> **PROMPT**:
Copy every line of the material below word for word.
--- begin SUPPLIED DATA ---
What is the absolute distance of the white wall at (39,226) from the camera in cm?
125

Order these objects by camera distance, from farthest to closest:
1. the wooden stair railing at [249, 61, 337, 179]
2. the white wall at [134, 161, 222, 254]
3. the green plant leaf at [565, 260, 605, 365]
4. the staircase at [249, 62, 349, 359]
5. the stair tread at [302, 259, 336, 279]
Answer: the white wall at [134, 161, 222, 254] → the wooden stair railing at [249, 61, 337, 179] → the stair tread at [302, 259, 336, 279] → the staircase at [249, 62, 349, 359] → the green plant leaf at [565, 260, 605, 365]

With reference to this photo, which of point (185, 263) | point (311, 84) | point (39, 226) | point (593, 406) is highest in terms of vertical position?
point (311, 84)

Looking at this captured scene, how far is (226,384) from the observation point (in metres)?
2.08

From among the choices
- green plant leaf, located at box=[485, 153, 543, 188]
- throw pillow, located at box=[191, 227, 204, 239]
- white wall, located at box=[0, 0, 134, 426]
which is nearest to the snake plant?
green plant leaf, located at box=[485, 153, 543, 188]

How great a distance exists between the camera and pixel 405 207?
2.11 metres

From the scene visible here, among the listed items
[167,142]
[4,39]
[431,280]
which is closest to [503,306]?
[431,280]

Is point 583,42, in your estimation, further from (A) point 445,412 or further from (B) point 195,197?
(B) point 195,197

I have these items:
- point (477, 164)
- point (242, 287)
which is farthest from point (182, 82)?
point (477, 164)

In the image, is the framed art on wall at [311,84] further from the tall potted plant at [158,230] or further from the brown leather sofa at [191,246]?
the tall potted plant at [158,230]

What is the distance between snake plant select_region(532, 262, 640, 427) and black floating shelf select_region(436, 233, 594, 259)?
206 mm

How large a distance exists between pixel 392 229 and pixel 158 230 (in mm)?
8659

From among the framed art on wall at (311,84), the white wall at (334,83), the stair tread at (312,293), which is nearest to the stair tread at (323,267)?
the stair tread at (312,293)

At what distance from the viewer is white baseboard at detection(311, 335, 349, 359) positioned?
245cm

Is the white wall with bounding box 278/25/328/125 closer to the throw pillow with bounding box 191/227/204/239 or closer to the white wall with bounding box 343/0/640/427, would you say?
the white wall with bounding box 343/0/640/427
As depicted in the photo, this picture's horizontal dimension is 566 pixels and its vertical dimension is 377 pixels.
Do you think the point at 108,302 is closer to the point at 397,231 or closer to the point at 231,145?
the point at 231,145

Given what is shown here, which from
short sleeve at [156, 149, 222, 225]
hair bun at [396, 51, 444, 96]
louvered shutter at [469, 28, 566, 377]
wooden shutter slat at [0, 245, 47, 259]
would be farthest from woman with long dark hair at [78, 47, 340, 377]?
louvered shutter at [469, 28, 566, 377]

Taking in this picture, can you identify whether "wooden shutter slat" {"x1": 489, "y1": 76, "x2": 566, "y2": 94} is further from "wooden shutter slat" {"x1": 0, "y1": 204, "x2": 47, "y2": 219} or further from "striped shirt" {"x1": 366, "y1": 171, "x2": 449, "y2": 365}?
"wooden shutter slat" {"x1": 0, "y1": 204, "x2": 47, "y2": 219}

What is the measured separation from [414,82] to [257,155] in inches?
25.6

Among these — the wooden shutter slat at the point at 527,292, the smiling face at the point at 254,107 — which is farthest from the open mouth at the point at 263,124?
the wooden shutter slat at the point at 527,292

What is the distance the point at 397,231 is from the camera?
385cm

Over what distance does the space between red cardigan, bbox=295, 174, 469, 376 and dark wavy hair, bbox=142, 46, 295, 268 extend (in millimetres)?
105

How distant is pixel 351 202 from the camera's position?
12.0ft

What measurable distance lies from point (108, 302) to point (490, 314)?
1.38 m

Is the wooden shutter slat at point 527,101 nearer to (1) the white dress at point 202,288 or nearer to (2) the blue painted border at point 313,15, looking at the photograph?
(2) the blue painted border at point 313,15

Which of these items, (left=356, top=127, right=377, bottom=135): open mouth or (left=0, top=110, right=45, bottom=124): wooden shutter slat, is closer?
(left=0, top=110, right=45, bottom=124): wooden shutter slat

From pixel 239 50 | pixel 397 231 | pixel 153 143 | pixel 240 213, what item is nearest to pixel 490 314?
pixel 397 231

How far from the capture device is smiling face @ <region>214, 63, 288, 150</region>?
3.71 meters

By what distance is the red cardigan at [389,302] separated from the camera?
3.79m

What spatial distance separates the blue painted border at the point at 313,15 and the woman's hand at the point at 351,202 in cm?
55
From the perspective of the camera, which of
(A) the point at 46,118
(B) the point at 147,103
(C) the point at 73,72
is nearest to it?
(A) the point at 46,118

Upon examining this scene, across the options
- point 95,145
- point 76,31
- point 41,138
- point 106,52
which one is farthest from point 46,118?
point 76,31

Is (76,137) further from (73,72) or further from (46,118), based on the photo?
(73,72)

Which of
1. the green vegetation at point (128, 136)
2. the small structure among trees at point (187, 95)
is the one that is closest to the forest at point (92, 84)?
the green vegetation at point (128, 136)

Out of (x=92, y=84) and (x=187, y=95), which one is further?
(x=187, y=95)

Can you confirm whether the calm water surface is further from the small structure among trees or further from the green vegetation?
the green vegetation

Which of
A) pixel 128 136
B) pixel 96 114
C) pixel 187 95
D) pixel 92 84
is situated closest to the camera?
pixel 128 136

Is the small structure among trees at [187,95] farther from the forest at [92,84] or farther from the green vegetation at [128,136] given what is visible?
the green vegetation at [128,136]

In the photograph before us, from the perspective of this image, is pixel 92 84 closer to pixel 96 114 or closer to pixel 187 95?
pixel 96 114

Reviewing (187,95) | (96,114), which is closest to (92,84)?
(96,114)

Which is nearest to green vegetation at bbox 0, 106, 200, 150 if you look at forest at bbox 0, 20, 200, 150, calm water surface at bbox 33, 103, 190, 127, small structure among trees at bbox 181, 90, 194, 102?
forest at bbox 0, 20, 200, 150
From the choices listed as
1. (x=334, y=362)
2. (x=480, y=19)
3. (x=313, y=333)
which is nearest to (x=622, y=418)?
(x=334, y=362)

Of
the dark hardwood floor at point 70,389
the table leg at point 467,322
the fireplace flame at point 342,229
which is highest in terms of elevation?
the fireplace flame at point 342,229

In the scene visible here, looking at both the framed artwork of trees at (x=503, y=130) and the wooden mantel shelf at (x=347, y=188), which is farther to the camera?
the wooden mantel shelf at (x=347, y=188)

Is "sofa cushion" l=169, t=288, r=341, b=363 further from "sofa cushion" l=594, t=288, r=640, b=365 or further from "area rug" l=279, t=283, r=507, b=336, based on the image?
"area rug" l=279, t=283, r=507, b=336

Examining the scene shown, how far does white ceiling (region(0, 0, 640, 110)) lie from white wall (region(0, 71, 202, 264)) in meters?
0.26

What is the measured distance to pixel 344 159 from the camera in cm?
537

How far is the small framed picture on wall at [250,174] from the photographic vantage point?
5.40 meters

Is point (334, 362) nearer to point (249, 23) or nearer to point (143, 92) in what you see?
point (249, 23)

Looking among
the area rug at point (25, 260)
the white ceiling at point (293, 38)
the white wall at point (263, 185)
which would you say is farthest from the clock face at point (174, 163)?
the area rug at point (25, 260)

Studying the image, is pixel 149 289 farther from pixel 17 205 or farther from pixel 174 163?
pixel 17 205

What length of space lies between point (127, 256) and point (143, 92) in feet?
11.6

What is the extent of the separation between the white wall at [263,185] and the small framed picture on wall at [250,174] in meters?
--- end SUPPLIED DATA ---
> **RESPONSE TO THIS TASK**:
What is the absolute distance of the white wall at (39,226) from the camera in cm?
125

Order these objects by camera distance, from farthest to closest:
1. the wooden stair railing at [249, 61, 337, 179]
2. the white wall at [134, 161, 222, 254]
3. the green plant leaf at [565, 260, 605, 365]
4. the staircase at [249, 62, 349, 359]
5. the stair tread at [302, 259, 336, 279]
Answer: the white wall at [134, 161, 222, 254] → the wooden stair railing at [249, 61, 337, 179] → the stair tread at [302, 259, 336, 279] → the staircase at [249, 62, 349, 359] → the green plant leaf at [565, 260, 605, 365]

With reference to this photo, which of point (185, 263) | point (311, 84) | point (39, 226) | point (593, 406) is highest in terms of vertical position?
point (311, 84)

Looking at this captured scene, how far is (226,384) from the observation point (in metres)?
2.08

From among the choices
- green plant leaf, located at box=[485, 153, 543, 188]
- throw pillow, located at box=[191, 227, 204, 239]
- white wall, located at box=[0, 0, 134, 426]
which is nearest to the snake plant?
green plant leaf, located at box=[485, 153, 543, 188]

How great a distance exists between the camera and pixel 405 207?
2.11 metres

From the scene visible here, among the listed items
[167,142]
[4,39]
[431,280]
which is closest to [503,306]?
[431,280]

Is point 583,42, in your estimation, further from (A) point 445,412 or further from (B) point 195,197?
(B) point 195,197

I have these items:
- point (477, 164)
- point (242, 287)
which is farthest from point (182, 82)?
point (477, 164)

In the image, is the framed art on wall at [311,84] further from the tall potted plant at [158,230] or further from the brown leather sofa at [191,246]?
the tall potted plant at [158,230]

What is the distance between snake plant select_region(532, 262, 640, 427) and black floating shelf select_region(436, 233, 594, 259)?
206 mm

How large a distance exists between pixel 392 229 and pixel 158 230 (in mm)?
8659

From among the framed art on wall at (311,84), the white wall at (334,83), the stair tread at (312,293), which is nearest to the stair tread at (323,267)?
the stair tread at (312,293)

At what distance from the viewer is white baseboard at detection(311, 335, 349, 359) positioned?
245cm

Is the white wall with bounding box 278/25/328/125 closer to the throw pillow with bounding box 191/227/204/239 or closer to the white wall with bounding box 343/0/640/427, would you say?
the white wall with bounding box 343/0/640/427
As depicted in the photo, this picture's horizontal dimension is 566 pixels and its vertical dimension is 377 pixels.
Do you think the point at 108,302 is closer to the point at 397,231 or closer to the point at 231,145?
the point at 231,145

Given what is shown here, which from
short sleeve at [156, 149, 222, 225]
hair bun at [396, 51, 444, 96]
louvered shutter at [469, 28, 566, 377]
wooden shutter slat at [0, 245, 47, 259]
would be farthest from woman with long dark hair at [78, 47, 340, 377]?
louvered shutter at [469, 28, 566, 377]

Taking in this picture, can you identify whether "wooden shutter slat" {"x1": 489, "y1": 76, "x2": 566, "y2": 94} is further from "wooden shutter slat" {"x1": 0, "y1": 204, "x2": 47, "y2": 219} or further from "striped shirt" {"x1": 366, "y1": 171, "x2": 449, "y2": 365}?
"wooden shutter slat" {"x1": 0, "y1": 204, "x2": 47, "y2": 219}

What is the measured separation from [414,82] to [257,155] in inches?
25.6

Among these — the wooden shutter slat at the point at 527,292, the smiling face at the point at 254,107 — which is farthest from the open mouth at the point at 263,124?
the wooden shutter slat at the point at 527,292

What is the distance the point at 397,231 is from the camera?
385cm

Over what distance does the space between red cardigan, bbox=295, 174, 469, 376 and dark wavy hair, bbox=142, 46, 295, 268 extend (in millimetres)?
105

How distant is pixel 351 202 from the camera's position?
12.0ft

What measurable distance lies from point (108, 302) to point (490, 314)?
1.38 m

Is the wooden shutter slat at point 527,101 nearer to (1) the white dress at point 202,288 or nearer to (2) the blue painted border at point 313,15, looking at the photograph?
(2) the blue painted border at point 313,15

Which of these items, (left=356, top=127, right=377, bottom=135): open mouth or (left=0, top=110, right=45, bottom=124): wooden shutter slat, is closer?
(left=0, top=110, right=45, bottom=124): wooden shutter slat

From pixel 239 50 | pixel 397 231 | pixel 153 143 | pixel 240 213, what item is nearest to pixel 490 314?
pixel 397 231

How far from the capture device is smiling face @ <region>214, 63, 288, 150</region>?
3.71 meters

By what distance is the red cardigan at [389,302] separated from the camera?
3.79m

What spatial distance separates the blue painted border at the point at 313,15 and the woman's hand at the point at 351,202 in cm?
55
From the perspective of the camera, which of
(A) the point at 46,118
(B) the point at 147,103
(C) the point at 73,72
is nearest to it?
(A) the point at 46,118

Upon examining this scene, across the options
- point 95,145
- point 76,31
- point 41,138
- point 106,52
which one is farthest from point 46,118?
point 76,31

Is (76,137) further from (73,72) or further from (46,118), based on the photo?
(73,72)

Which of
1. the green vegetation at point (128, 136)
2. the small structure among trees at point (187, 95)
is the one that is closest to the forest at point (92, 84)?
the green vegetation at point (128, 136)

Out of (x=92, y=84) and (x=187, y=95), which one is further?
(x=187, y=95)

Can you confirm whether the calm water surface is further from the small structure among trees or further from the green vegetation?
the green vegetation

Which of
A) pixel 128 136
B) pixel 96 114
C) pixel 187 95
D) pixel 92 84
is situated closest to the camera?
pixel 128 136

Is the small structure among trees at [187,95] farther from the forest at [92,84] or farther from the green vegetation at [128,136] given what is visible?
the green vegetation at [128,136]

In the photograph before us, from the perspective of this image, is pixel 92 84 closer to pixel 96 114 or closer to pixel 187 95?
pixel 96 114

Reviewing (187,95) | (96,114), which is closest to (92,84)?
(96,114)

Which is nearest to green vegetation at bbox 0, 106, 200, 150 if you look at forest at bbox 0, 20, 200, 150, calm water surface at bbox 33, 103, 190, 127, small structure among trees at bbox 181, 90, 194, 102?
forest at bbox 0, 20, 200, 150
From the choices listed as
1. (x=334, y=362)
2. (x=480, y=19)
3. (x=313, y=333)
which is nearest to (x=622, y=418)?
(x=334, y=362)

Of
the dark hardwood floor at point 70,389
the table leg at point 467,322
the fireplace flame at point 342,229
which is highest in terms of elevation?
the fireplace flame at point 342,229

In the scene visible here, looking at both the framed artwork of trees at (x=503, y=130) and the wooden mantel shelf at (x=347, y=188), which is farther to the camera?
the wooden mantel shelf at (x=347, y=188)

Is "sofa cushion" l=169, t=288, r=341, b=363 further from "sofa cushion" l=594, t=288, r=640, b=365 or further from "area rug" l=279, t=283, r=507, b=336, based on the image?
"area rug" l=279, t=283, r=507, b=336

Examining the scene shown, how far does white ceiling (region(0, 0, 640, 110)) lie from white wall (region(0, 71, 202, 264)) in meters?
0.26

What is the measured distance to pixel 344 159 from the camera in cm?
537

How far is the small framed picture on wall at [250,174] from the photographic vantage point?
5.40 meters

Is point (334, 362) nearer to point (249, 23) or nearer to point (143, 92) in what you see?
point (249, 23)

Looking among
the area rug at point (25, 260)
the white ceiling at point (293, 38)
the white wall at point (263, 185)
which would you say is farthest from the clock face at point (174, 163)?
the area rug at point (25, 260)

Studying the image, is pixel 149 289 farther from pixel 17 205 or farther from pixel 174 163?
pixel 17 205

What length of space lies between point (127, 256) and point (143, 92) in feet?
11.6

What is the extent of the separation between the white wall at [263,185] and the small framed picture on wall at [250,174] in meters?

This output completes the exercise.